[Prompt] Below is a set of records. Repeat all of them exactly.
-------- Task data --------
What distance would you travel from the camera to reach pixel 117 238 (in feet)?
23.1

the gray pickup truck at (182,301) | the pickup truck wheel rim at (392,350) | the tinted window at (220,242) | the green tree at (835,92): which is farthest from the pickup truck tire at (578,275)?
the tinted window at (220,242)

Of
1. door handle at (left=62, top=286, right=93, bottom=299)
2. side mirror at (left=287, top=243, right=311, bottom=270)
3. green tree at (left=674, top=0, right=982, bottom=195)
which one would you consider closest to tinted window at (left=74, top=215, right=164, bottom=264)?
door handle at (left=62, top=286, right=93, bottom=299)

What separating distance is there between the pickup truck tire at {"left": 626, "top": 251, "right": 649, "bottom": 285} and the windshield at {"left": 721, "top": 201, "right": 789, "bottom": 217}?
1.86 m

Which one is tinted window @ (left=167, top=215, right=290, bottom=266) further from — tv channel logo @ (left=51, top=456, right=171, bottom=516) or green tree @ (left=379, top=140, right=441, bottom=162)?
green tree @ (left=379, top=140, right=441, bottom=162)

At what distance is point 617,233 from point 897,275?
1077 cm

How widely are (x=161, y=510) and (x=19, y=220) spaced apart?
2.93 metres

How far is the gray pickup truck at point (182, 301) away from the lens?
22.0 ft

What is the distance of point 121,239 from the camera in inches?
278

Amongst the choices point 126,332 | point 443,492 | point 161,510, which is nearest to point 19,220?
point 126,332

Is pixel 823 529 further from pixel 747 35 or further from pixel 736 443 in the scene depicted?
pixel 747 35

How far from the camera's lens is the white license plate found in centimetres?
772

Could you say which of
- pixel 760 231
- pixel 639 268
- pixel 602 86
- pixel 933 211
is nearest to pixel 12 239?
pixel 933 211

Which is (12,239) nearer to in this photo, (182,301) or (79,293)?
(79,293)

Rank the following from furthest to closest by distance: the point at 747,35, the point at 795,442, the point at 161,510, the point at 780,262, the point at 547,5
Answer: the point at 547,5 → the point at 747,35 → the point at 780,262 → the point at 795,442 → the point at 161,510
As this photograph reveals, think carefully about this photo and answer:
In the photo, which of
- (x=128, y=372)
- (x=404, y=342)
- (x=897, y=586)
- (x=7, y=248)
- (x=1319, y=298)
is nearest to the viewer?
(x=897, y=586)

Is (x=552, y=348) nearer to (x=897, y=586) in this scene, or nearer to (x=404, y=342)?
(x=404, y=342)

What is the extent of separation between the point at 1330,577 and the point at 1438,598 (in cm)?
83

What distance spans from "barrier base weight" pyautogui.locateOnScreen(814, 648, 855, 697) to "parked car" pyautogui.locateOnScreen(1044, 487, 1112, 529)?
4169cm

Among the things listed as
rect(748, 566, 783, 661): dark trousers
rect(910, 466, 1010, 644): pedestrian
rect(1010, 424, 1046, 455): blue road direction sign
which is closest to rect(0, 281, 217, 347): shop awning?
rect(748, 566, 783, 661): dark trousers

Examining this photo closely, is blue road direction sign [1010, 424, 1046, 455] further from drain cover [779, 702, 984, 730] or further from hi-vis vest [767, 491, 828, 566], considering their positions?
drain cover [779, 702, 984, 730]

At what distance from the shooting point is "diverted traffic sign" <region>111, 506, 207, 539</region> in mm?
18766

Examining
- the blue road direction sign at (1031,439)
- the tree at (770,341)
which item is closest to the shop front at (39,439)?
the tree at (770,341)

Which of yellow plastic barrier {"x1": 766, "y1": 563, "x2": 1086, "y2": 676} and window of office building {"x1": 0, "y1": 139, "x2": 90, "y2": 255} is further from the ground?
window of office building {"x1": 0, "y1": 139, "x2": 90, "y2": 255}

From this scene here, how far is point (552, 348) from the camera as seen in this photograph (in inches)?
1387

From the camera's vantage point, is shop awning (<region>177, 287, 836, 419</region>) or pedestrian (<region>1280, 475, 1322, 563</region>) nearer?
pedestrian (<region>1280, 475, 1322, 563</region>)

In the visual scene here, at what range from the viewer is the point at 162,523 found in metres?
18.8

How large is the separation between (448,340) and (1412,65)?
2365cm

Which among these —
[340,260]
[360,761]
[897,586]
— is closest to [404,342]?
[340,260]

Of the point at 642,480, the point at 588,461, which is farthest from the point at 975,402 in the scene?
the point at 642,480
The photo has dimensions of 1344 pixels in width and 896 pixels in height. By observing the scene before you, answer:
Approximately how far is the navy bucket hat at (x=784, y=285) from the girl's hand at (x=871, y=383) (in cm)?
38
--------
[Worked answer]
What distance would you travel from the camera to reach pixel 117 238 (in feet)?
23.1

the gray pickup truck at (182,301) | the pickup truck wheel rim at (392,350) | the tinted window at (220,242) | the green tree at (835,92): which is farthest from the pickup truck tire at (578,275)?
the tinted window at (220,242)

Of
1. door handle at (left=62, top=286, right=93, bottom=299)
2. side mirror at (left=287, top=243, right=311, bottom=270)
3. green tree at (left=674, top=0, right=982, bottom=195)
which one would you consider closest to tinted window at (left=74, top=215, right=164, bottom=264)?
door handle at (left=62, top=286, right=93, bottom=299)

What separating distance is there between the pickup truck tire at {"left": 626, "top": 251, "right": 649, "bottom": 285} and the windshield at {"left": 721, "top": 201, "right": 789, "bottom": 217}?
1.86 m

Which one is tinted window @ (left=167, top=215, right=290, bottom=266) further from — tv channel logo @ (left=51, top=456, right=171, bottom=516) or green tree @ (left=379, top=140, right=441, bottom=162)?
green tree @ (left=379, top=140, right=441, bottom=162)

At what distance is point 617,233 from point 897,275?
1077 cm

How widely are (x=161, y=510) and (x=19, y=220) spaced apart?
2.93 metres

How far is the gray pickup truck at point (182, 301) away from the lens?
22.0 ft

What is the distance of point 121,239 from the camera in inches?
278

Amongst the choices point 126,332 | point 443,492 | point 161,510, which is nearest to point 19,220?
point 126,332

Is pixel 823 529 further from pixel 747 35 or further from pixel 736 443 in the scene depicted?
pixel 747 35

How far from the camera's lens is the white license plate found in centimetres?
772

Could you say which of
- pixel 760 231
- pixel 639 268
- pixel 602 86
- pixel 933 211
is nearest to pixel 12 239?
pixel 933 211

Which is (12,239) nearer to in this photo, (182,301) or (79,293)?
(79,293)

Rank the following from furthest to closest by distance: the point at 747,35, the point at 795,442, the point at 161,510, the point at 780,262, the point at 547,5
Answer: the point at 547,5 → the point at 747,35 → the point at 780,262 → the point at 795,442 → the point at 161,510
As this photograph reveals, think carefully about this photo and answer:
In the photo, which of
- (x=128, y=372)
- (x=404, y=342)
- (x=897, y=586)
- (x=7, y=248)
- (x=1319, y=298)
is nearest to the viewer?
(x=897, y=586)

Is (x=552, y=348) nearer to (x=897, y=586) in this scene, or nearer to (x=404, y=342)?
(x=404, y=342)

What is the extent of separation between the point at 1330,577 and the point at 1438,598 (in cm)?
83

What distance spans from "barrier base weight" pyautogui.locateOnScreen(814, 648, 855, 697) to "parked car" pyautogui.locateOnScreen(1044, 487, 1112, 529)?
4169cm

Among the things listed as
rect(748, 566, 783, 661): dark trousers
rect(910, 466, 1010, 644): pedestrian
rect(1010, 424, 1046, 455): blue road direction sign
which is closest to rect(0, 281, 217, 347): shop awning?
rect(748, 566, 783, 661): dark trousers

Examining this photo closely, is blue road direction sign [1010, 424, 1046, 455] further from drain cover [779, 702, 984, 730] or further from hi-vis vest [767, 491, 828, 566], considering their positions?
drain cover [779, 702, 984, 730]

At what distance from the shooting point is "diverted traffic sign" <region>111, 506, 207, 539</region> in mm?
18766

Examining
- the blue road direction sign at (1031,439)
- the tree at (770,341)
which item is closest to the shop front at (39,439)?
the tree at (770,341)

Which of yellow plastic barrier {"x1": 766, "y1": 563, "x2": 1086, "y2": 676} and window of office building {"x1": 0, "y1": 139, "x2": 90, "y2": 255} is further from the ground?
window of office building {"x1": 0, "y1": 139, "x2": 90, "y2": 255}

From this scene here, how far is point (552, 348) from the camera as seen in this photograph (in inches)?
1387

From the camera's vantage point, is shop awning (<region>177, 287, 836, 419</region>) or pedestrian (<region>1280, 475, 1322, 563</region>) nearer?
pedestrian (<region>1280, 475, 1322, 563</region>)

In the visual scene here, at what range from the viewer is the point at 162,523 found in metres?
18.8

How large is the separation between (448,340) and (1412,65)?
2365cm

Which among these —
[340,260]
[360,761]
[897,586]
— is closest to [404,342]?
[340,260]

Of the point at 642,480, the point at 588,461, which is farthest from the point at 975,402 in the scene?
the point at 642,480
The photo has dimensions of 1344 pixels in width and 896 pixels in height. By observing the scene before you, answer:
Approximately how far is the navy bucket hat at (x=784, y=285) from the girl's hand at (x=871, y=383) (in cm)?
38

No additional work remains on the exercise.